◆ **WHAT IS REQUIRED**: Pick out every line in the rows below that contains the word "feet". Copy each such line in full.

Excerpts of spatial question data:
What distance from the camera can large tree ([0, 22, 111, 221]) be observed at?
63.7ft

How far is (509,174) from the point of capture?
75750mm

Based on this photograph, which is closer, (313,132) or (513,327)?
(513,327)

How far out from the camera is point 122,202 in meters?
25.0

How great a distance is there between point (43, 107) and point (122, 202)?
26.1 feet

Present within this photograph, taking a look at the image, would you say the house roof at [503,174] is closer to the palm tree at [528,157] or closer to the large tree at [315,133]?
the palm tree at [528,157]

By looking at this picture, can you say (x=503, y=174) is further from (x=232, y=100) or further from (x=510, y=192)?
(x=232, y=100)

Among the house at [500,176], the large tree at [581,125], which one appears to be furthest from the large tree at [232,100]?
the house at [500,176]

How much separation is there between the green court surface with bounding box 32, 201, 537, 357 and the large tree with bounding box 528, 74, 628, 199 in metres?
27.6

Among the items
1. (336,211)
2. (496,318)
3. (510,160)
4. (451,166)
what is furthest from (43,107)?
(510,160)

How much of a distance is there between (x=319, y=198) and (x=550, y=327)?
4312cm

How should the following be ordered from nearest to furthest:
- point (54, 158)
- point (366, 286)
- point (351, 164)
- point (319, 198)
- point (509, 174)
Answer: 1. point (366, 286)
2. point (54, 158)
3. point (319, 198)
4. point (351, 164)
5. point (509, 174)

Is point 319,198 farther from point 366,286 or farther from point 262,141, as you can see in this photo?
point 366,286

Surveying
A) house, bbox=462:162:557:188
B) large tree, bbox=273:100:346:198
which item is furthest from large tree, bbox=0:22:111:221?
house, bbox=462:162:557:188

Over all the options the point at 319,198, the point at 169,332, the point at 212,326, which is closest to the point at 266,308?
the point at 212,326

==

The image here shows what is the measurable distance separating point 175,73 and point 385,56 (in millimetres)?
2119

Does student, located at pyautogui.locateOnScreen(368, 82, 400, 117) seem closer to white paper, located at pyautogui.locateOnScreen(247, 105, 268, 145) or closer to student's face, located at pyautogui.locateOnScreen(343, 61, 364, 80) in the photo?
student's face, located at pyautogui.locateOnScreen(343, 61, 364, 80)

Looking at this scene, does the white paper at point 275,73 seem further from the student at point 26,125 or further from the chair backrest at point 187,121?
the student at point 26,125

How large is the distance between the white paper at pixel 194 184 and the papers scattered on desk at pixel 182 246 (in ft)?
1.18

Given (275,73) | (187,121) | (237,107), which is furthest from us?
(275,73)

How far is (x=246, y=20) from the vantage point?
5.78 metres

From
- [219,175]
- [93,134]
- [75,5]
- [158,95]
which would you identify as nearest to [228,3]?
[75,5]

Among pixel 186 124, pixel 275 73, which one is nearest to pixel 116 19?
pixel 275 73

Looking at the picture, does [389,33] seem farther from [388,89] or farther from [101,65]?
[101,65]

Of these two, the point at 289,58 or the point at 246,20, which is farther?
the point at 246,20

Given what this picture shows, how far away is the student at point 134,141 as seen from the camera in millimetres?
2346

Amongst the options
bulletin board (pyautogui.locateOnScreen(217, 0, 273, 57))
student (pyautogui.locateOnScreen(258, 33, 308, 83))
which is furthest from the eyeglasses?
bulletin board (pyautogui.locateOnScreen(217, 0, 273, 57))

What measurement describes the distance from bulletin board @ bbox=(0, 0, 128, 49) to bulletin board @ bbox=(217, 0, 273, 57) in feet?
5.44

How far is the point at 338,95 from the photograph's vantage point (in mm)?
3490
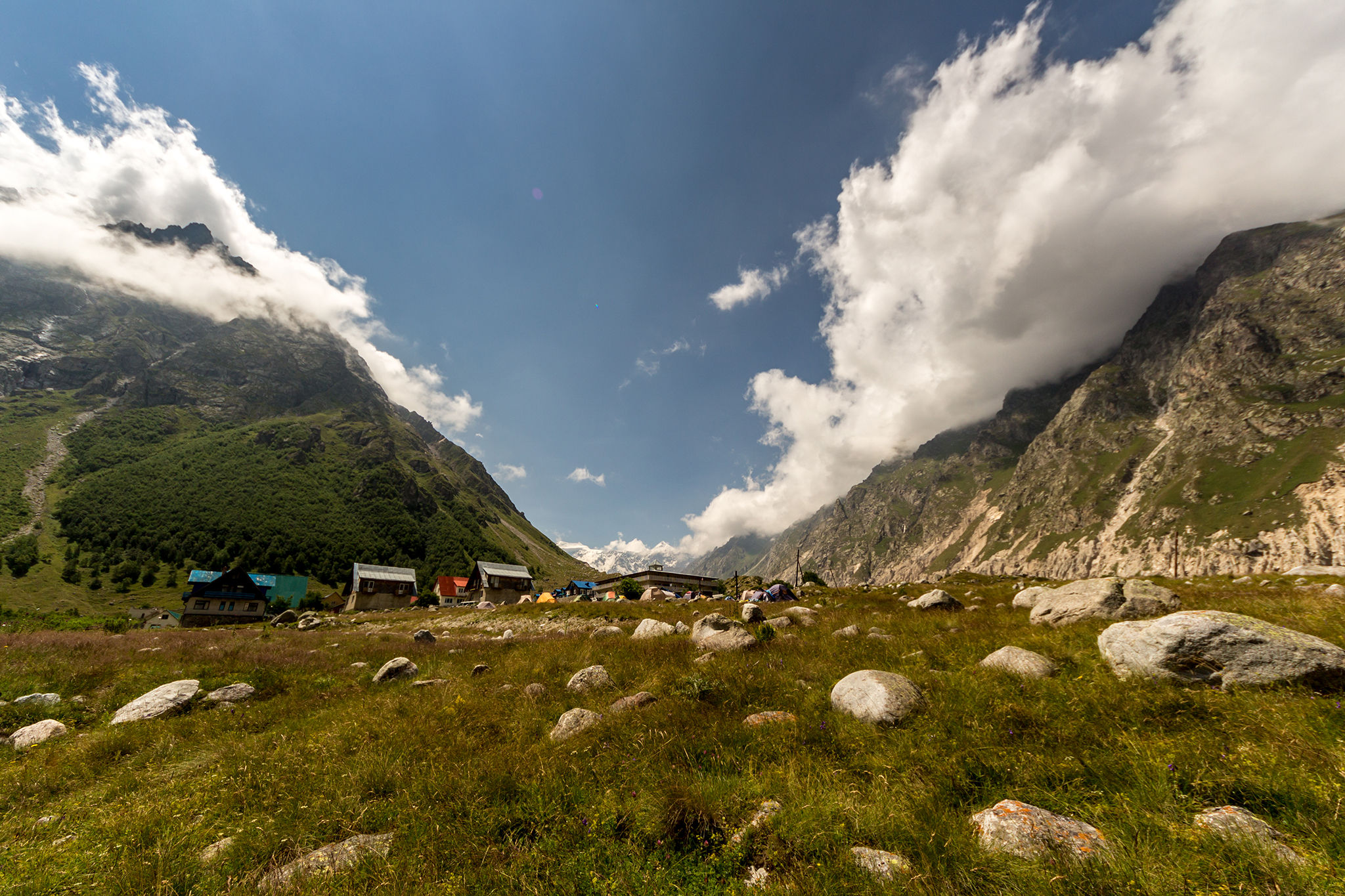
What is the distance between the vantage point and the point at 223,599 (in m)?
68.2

◆ **RESPONSE TO THE EXERCISE**:
26.1 feet
What measurement describes the distance from bulletin board @ bbox=(0, 0, 128, 49) to bulletin board @ bbox=(217, 0, 273, 57) in feet?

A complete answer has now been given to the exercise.